Many times in recent years I have heard friends or acquaintances opine about this being the worst times for our civilization. Many reasons are given from violence and sex on TV, movies and video games to socialization of our government. More often it is just an overall diminishing of the human spirit in the form of lack of respect for each other and the slow demise of general good manners. While I may agree that there are many things going on today that are not the best reflection of the human soul, we must keep things in historical perspective.
I remember a few years back, one of my favorite commercials was by the Church of Latter Day Saints. It had the narrator lamenting the state of our youth today. "Kids today are tyrants! They have no respect..." etc. It all fit the generation up and coming to many degrees. Turns out that the quote was from...Socrates, over 2,000 years ago!
It is a common part of the human psyche to relate our experiences to our immediate surroundings. This most assuredly reflects our rise from a much less sophisticated hunter/gatherer existence. When one is engaged in survival among the wild animals that inevitably pose a danger to humans living in the exposed environment, a historical sensitivity to the situation is probably neither warranted nor expedient. Certainly, short term reference is vital. Last month when Grog stabbed the mammoth in the posterior, it turned and skewered him on it's tusk. Hmmmmm. Don't stab mammoths in the arse, okay! Point made. This tendency to individualize our experiences goes a long way to explain why every generation tends to think things are much worse than they used to be in the 'good ole days'.
It is true that we can all look back at 'simpler' times and cherry pick romantic observations of a time gone by; When a handshake sealed a deal, When men were men, When kids rode their bikes without helmets, etc. etc. etc. However, we seldom also reflect on the bad parts; When air conditioning didn't exist, When three networks controlled almost all information, When wars killed millions instead of thousands, etc. etc. etc.
Take a moment and think: Would you rather have lived through the black plague, where upwards of a third of the entire population of the world was exterminated?
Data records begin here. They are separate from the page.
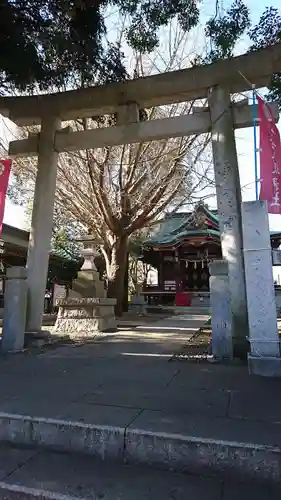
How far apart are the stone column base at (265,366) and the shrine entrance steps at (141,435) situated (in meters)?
0.20

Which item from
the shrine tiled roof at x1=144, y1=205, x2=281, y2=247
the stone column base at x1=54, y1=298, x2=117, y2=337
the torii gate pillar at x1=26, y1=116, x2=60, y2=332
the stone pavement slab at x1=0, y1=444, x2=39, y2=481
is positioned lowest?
the stone pavement slab at x1=0, y1=444, x2=39, y2=481

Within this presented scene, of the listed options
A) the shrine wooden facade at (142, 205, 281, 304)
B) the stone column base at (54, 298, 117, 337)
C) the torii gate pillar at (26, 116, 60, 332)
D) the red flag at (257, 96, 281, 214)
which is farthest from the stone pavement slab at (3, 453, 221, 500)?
the shrine wooden facade at (142, 205, 281, 304)

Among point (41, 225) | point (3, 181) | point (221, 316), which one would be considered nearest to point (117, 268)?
point (41, 225)

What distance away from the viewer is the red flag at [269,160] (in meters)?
4.90

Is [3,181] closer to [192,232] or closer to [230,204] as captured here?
[230,204]

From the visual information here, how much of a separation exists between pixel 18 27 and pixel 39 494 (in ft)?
20.9

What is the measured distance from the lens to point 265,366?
441 centimetres

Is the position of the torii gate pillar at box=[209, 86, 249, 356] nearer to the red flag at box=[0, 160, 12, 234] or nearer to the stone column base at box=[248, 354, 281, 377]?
the stone column base at box=[248, 354, 281, 377]

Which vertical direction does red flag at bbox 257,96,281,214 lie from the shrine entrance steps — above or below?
above

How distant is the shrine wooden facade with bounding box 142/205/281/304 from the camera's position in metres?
22.1

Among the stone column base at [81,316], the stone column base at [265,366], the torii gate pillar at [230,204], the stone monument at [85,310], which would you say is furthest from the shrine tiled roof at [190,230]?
the stone column base at [265,366]

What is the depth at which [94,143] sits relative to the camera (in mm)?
7137

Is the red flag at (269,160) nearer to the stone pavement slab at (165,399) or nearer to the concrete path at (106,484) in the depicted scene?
the stone pavement slab at (165,399)

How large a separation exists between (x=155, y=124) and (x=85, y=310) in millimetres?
4928
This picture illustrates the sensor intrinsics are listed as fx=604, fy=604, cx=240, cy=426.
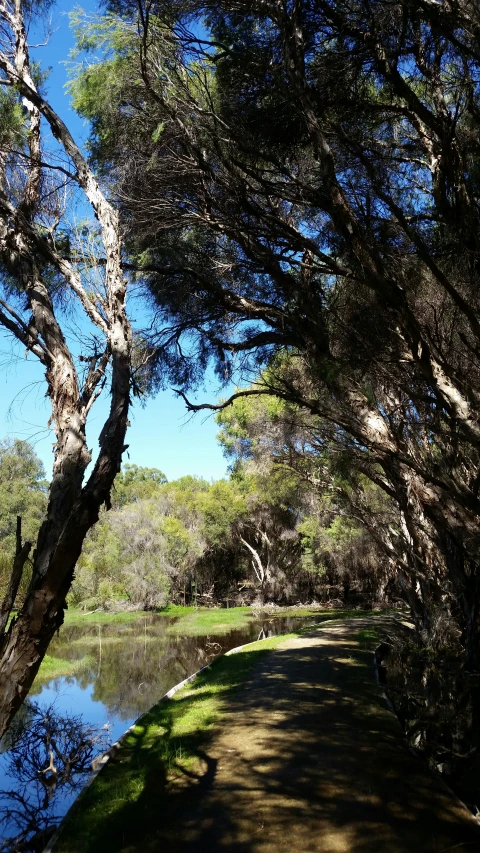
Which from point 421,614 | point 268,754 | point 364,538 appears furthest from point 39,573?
point 364,538

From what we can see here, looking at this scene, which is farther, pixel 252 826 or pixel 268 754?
pixel 268 754

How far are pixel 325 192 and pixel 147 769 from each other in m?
5.85

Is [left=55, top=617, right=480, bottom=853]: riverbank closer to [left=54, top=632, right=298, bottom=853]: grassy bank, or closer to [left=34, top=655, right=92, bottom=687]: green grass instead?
[left=54, top=632, right=298, bottom=853]: grassy bank

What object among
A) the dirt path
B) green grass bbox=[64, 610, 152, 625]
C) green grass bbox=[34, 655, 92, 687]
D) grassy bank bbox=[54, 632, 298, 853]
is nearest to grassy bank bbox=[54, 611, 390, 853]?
grassy bank bbox=[54, 632, 298, 853]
Would you rather have been a Christian, when you proved your faith not by prayer and helping the needy, but by allowing yourself to be eaten by a lion? Go ahead, take a second or two to answer.
Many of my friends pine for days of cowboys and indians, living off the land, just you and your horse. Think about that the next time you get a cold beer out of the fridge. Weeks if not months without anything cold to drink? Hardtack and jerky? Not to mention the 'cure' for that little problem you have since the visit to Ms. Mabels House of Joy. Can you say hot poker? I'll give the male readers a moment to recover...
Clearly, these are not the worst times. Certainly, we must be strident and persistent in the protection of our liberties, the preservation of our Constitution and we must lead by example so our children and grandchildren understand how a civilized person should conduct themselves in daily life. Just as clearly we should give thanks every day to live in these times, with these conveniences, with this prosperity and with all of the blessings bestowed upon the greatest nation to have ever been dreamed up in the taverns of the colonies. God Bless America, now and forever!